What the task asks | Format the data below as a JSON list of strings, with one string per line and blank lines omitted.

━━ Data for this exercise

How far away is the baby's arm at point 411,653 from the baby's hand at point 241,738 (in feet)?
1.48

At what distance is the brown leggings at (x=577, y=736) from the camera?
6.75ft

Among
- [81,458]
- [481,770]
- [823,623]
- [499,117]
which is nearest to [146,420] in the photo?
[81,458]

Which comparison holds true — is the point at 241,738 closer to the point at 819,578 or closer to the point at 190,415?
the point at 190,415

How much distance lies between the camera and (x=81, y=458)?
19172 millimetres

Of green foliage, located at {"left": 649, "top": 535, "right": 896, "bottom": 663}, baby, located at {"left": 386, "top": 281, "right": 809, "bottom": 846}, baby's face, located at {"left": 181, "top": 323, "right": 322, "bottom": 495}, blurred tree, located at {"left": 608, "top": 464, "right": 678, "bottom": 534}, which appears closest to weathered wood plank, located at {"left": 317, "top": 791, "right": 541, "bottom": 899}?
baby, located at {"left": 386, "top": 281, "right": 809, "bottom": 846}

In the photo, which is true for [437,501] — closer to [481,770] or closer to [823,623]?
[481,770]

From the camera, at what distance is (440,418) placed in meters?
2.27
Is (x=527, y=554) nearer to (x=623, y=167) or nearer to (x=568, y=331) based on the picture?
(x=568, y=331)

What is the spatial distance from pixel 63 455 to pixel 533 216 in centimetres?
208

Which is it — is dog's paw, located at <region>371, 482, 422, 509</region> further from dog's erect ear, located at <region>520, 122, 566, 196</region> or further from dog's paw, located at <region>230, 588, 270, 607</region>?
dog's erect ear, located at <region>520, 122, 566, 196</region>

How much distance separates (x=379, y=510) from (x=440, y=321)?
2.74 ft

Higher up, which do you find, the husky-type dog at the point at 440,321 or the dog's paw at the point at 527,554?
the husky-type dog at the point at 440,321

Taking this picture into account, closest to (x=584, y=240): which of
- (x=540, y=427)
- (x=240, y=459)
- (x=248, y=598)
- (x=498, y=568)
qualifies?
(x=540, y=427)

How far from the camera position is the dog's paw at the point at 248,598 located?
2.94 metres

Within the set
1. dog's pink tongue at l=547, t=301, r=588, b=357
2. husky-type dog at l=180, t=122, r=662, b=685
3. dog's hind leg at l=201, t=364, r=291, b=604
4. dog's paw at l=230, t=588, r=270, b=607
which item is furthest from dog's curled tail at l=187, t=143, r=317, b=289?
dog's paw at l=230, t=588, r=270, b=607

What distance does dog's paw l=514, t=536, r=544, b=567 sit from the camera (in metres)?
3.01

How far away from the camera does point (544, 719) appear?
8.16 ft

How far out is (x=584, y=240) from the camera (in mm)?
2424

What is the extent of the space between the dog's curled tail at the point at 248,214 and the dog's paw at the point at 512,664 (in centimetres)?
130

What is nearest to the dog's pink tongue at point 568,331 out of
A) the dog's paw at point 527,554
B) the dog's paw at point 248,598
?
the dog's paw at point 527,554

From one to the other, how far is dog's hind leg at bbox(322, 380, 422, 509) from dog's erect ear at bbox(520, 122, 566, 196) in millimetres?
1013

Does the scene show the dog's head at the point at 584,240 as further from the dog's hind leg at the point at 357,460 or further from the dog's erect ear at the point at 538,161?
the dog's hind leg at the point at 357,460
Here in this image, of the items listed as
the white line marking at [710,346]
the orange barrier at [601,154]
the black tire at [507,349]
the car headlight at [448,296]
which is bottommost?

━━━━

Complete response |
[
  "How far away is the baby's arm at point 411,653 from the baby's hand at point 241,738 (in feet)?",
  "1.48",
  "At what distance is the brown leggings at (x=577, y=736) from the camera?",
  "6.75ft",
  "Among",
  "- [81,458]",
  "- [481,770]",
  "- [823,623]",
  "- [499,117]",
  "which is nearest to [146,420] in the photo?",
  "[81,458]",
  "Which comparison holds true — is the point at 241,738 closer to the point at 819,578 or closer to the point at 190,415?",
  "the point at 190,415",
  "How much distance lies between the camera and (x=81, y=458)?",
  "19172 millimetres",
  "Of green foliage, located at {\"left\": 649, \"top\": 535, \"right\": 896, \"bottom\": 663}, baby, located at {\"left\": 386, \"top\": 281, \"right\": 809, \"bottom\": 846}, baby's face, located at {\"left\": 181, \"top\": 323, \"right\": 322, \"bottom\": 495}, blurred tree, located at {\"left\": 608, \"top\": 464, \"right\": 678, \"bottom\": 534}, which appears closest to weathered wood plank, located at {\"left\": 317, \"top\": 791, \"right\": 541, \"bottom\": 899}?",
  "baby, located at {\"left\": 386, \"top\": 281, \"right\": 809, \"bottom\": 846}",
  "In the photo, which is true for [437,501] — closer to [481,770] or closer to [823,623]?",
  "[481,770]",
  "From the camera, at what distance is (440,418) placed in meters?",
  "2.27",
  "Is (x=527, y=554) nearer to (x=623, y=167) or nearer to (x=568, y=331) based on the picture?",
  "(x=568, y=331)",
  "What is the spatial distance from pixel 63 455 to pixel 533 216 in centimetres?",
  "208",
  "Which is it — is dog's paw, located at <region>371, 482, 422, 509</region> further from dog's erect ear, located at <region>520, 122, 566, 196</region> or further from dog's paw, located at <region>230, 588, 270, 607</region>?",
  "dog's erect ear, located at <region>520, 122, 566, 196</region>",
  "How much distance separates (x=379, y=510) from (x=440, y=321)?",
  "2.74 ft",
  "Higher up, which do you find, the husky-type dog at the point at 440,321 or the dog's paw at the point at 527,554?",
  "the husky-type dog at the point at 440,321",
  "Taking this picture into account, closest to (x=584, y=240): which of",
  "- (x=540, y=427)",
  "- (x=240, y=459)",
  "- (x=248, y=598)",
  "- (x=498, y=568)",
  "qualifies?",
  "(x=540, y=427)",
  "How far from the camera position is the dog's paw at the point at 248,598 located?",
  "2.94 metres",
  "Within the set",
  "1. dog's pink tongue at l=547, t=301, r=588, b=357",
  "2. husky-type dog at l=180, t=122, r=662, b=685",
  "3. dog's hind leg at l=201, t=364, r=291, b=604",
  "4. dog's paw at l=230, t=588, r=270, b=607",
  "which item is furthest from dog's curled tail at l=187, t=143, r=317, b=289?",
  "dog's paw at l=230, t=588, r=270, b=607",
  "What distance does dog's paw l=514, t=536, r=544, b=567 sit from the camera (in metres)?",
  "3.01",
  "How far away from the camera does point (544, 719) appear?",
  "8.16 ft",
  "How far out is (x=584, y=240) from the camera (in mm)?",
  "2424",
  "What is the extent of the space between the dog's curled tail at the point at 248,214 and the dog's paw at the point at 512,664 (in centimetres)?",
  "130",
  "What is nearest to the dog's pink tongue at point 568,331 out of",
  "A) the dog's paw at point 527,554",
  "B) the dog's paw at point 248,598",
  "?",
  "the dog's paw at point 527,554",
  "From one to the other, how far is dog's hind leg at bbox(322, 380, 422, 509) from dog's erect ear at bbox(520, 122, 566, 196) in millimetres?",
  "1013",
  "Does the scene show the dog's head at the point at 584,240 as further from the dog's hind leg at the point at 357,460 or further from the dog's erect ear at the point at 538,161?",
  "the dog's hind leg at the point at 357,460",
  "Here in this image, of the items listed as",
  "the white line marking at [710,346]",
  "the orange barrier at [601,154]",
  "the black tire at [507,349]",
  "the car headlight at [448,296]",
  "which is bottommost?"
]